Drugs may make stents deadly, study says

MILWAUKEE — After months of alarm over the small but potentially fatal risk of blood clots forming in the coronary arteries of people who have been implanted with drug-coated stents, researchers say they may have discovered why the tiny devices can become deadly.

Drug-coated stents may hinder the heart's natural ability to form tiny collateral blood vessels that can salvage heart muscle by rerouting the blood supply, according to a new study.

This little-understood process, which is known as nature's bypass system, seems to be stunted by the medicine that coats the stents, but not by bare-metal stents, according to Swiss researchers whose study will be published Tuesday in the Journal of the American College of Cardiology.

In a study of 120 patients, there was 30 percent to 40 percent less collateral blood-vessel function in those implanted with the drug-coated stents, compared with bare-metal stents, six months after implantation.

The researchers theorized that this deficit could result in more serious damage to the heart should an artery abruptly close, such as when a clot occurs.

"Our results show that drug-eluting [coated] stents may hamper the heart's ability to salvage its own muscles," senior author Dr. Christian Seiler, a professor and physician at University Hospital in Bern, Switzerland, said in a statement. "... This could lead to a more severe heart attack."

The study presents some "very intriguing evidence," said Dr. David Marks, an associate professor of medicine at the Medical College of Wisconsin. "They are speculating from very compelling and well-done data."

Marks said the study provides more reason for doctors to make sure they have selected the correct stent for patients with coronary artery disease.

Medical College researchers are in the midst of their own five-year study to try to find genes linked to the heart's ability to grow new blood vessels when blockages occur.

"Some patients develop very vigorous collaterals," Marks said. "Other patients don't."

The difference may explain why some people survive heart attacks and why others die. The hope is that if a gene or genes are discovered, drugs that aid the process of collateral blood-vessel formation may be developed.

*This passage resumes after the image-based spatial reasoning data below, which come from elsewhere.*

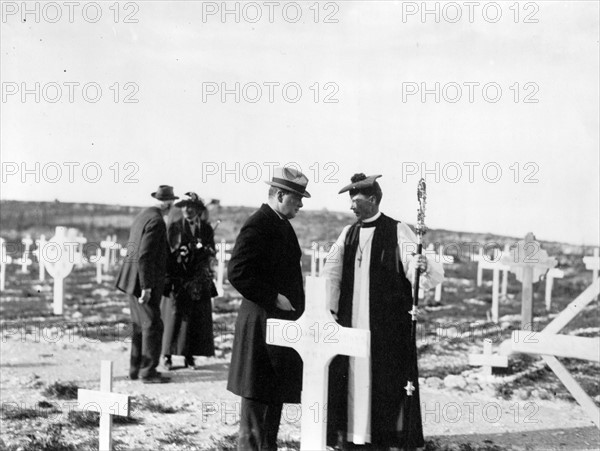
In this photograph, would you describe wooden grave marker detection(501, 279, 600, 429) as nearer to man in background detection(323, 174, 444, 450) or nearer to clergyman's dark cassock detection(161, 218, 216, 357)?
man in background detection(323, 174, 444, 450)

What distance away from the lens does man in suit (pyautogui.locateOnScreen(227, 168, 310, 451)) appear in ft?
15.0

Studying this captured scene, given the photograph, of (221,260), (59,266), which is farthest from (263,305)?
(221,260)

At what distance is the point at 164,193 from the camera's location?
22.9 feet

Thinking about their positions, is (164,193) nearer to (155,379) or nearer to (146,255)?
(146,255)

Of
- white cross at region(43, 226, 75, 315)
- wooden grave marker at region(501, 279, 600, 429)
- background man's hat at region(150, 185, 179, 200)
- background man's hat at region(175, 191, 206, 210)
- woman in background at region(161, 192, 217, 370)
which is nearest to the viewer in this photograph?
wooden grave marker at region(501, 279, 600, 429)

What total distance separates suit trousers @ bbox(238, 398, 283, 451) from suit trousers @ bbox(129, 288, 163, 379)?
2.49m

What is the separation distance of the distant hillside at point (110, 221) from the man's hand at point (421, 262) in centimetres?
1039

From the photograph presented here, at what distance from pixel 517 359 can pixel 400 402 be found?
3.78 meters

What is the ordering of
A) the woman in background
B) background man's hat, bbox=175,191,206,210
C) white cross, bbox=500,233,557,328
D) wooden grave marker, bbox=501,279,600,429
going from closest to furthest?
wooden grave marker, bbox=501,279,600,429, background man's hat, bbox=175,191,206,210, the woman in background, white cross, bbox=500,233,557,328

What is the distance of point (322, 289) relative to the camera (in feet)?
14.0

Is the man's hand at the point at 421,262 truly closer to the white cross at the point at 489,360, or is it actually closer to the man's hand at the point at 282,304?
the man's hand at the point at 282,304

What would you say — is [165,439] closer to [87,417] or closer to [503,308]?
[87,417]

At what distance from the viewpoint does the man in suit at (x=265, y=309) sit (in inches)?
180

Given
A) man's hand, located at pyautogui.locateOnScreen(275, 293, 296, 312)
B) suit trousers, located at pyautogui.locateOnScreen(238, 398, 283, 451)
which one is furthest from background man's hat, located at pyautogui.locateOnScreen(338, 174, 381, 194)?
suit trousers, located at pyautogui.locateOnScreen(238, 398, 283, 451)
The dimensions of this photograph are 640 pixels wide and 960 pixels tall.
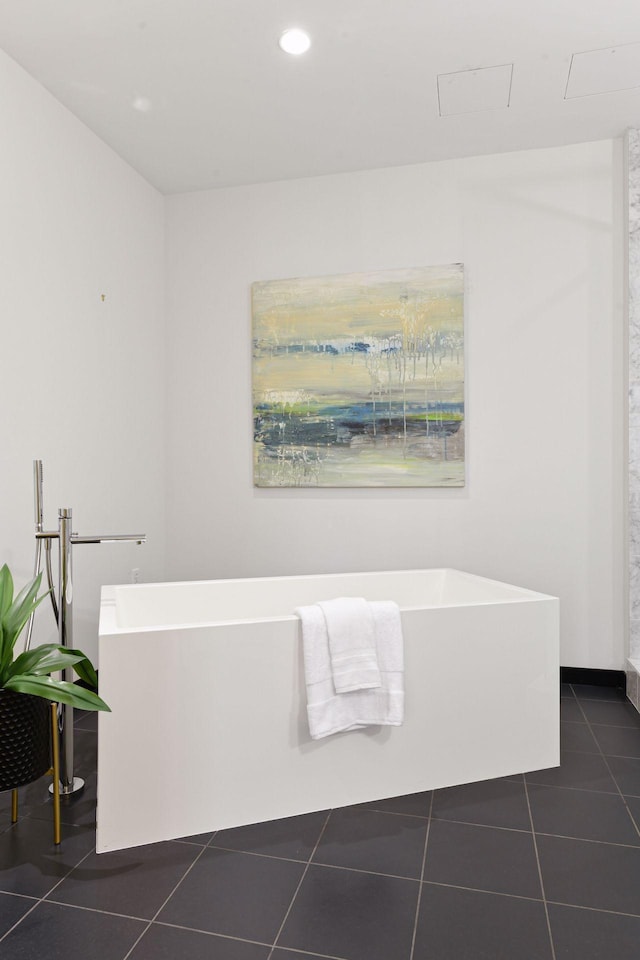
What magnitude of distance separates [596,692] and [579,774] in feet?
3.18

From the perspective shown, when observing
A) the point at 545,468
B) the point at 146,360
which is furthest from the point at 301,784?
the point at 146,360

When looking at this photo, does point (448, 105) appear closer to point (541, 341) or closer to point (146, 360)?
point (541, 341)

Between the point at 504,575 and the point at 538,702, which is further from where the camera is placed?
the point at 504,575

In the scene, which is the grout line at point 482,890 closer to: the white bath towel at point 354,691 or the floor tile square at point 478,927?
the floor tile square at point 478,927

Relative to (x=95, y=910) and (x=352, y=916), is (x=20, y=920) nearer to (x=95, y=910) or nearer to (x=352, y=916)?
(x=95, y=910)

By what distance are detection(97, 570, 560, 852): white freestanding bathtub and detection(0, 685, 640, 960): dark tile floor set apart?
65 millimetres

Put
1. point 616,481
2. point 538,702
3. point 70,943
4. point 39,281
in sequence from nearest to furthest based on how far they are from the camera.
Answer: point 70,943 → point 538,702 → point 39,281 → point 616,481

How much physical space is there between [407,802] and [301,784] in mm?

Because the field of collateral blood-vessel formation is so poorly understood, no one suspected the results from the new study, said Dr. Morton Kern, a professor of medicine at the University of California, Irvine.

The study likely will focus more attention on the process of collateral blood-vessel formation as well as developing new generations of drug-coated stents that don't hinder that process, Kern said.

When drug-coated stents became popular in 2003, they were heralded as a major breakthrough in treating heart disease. The tiny, expandable mesh-like tubes were shown to be far better than bare-metal stents in preventing the gradual re-blockage of arteries, a troubling but seldom fatal process known as re-stenosis.

Drug-coated stents are covered by medicine that slowly dissolves and that can dramatically reduce the formation of scar tissue that can re-block an artery. About 1 million Americans are implanted with stents each year, and an estimated 80 percent are drug-coated.

However, in recent months researchers and regulators have amassed evidence that in a small number of patients, drug-coated stents were associated with the formation of potentially deadly blood clots up to two years later.

Studies suggest that clot formation, a process known as thrombosis, occurs in 0.6 percent to 2.6 percent of patients who get drug-coated stents. Thrombosis is more common when a patient discontinues taking blood-thinning drugs.

Doctors say that even with the recent alarms about drug-coated stents, the devices still are worth the risk when used appropriately. Compared with bare-metal stents, the drug-coated devices can lower the risk of an artery re-narrowing with scar tissue.

At the same time, criticism has been leveled at some cardiologists for being too quick to use the devices, especially in so-called off-label circumstances where the devices are implanted for conditions in which clinical trials have not proven effective or safe.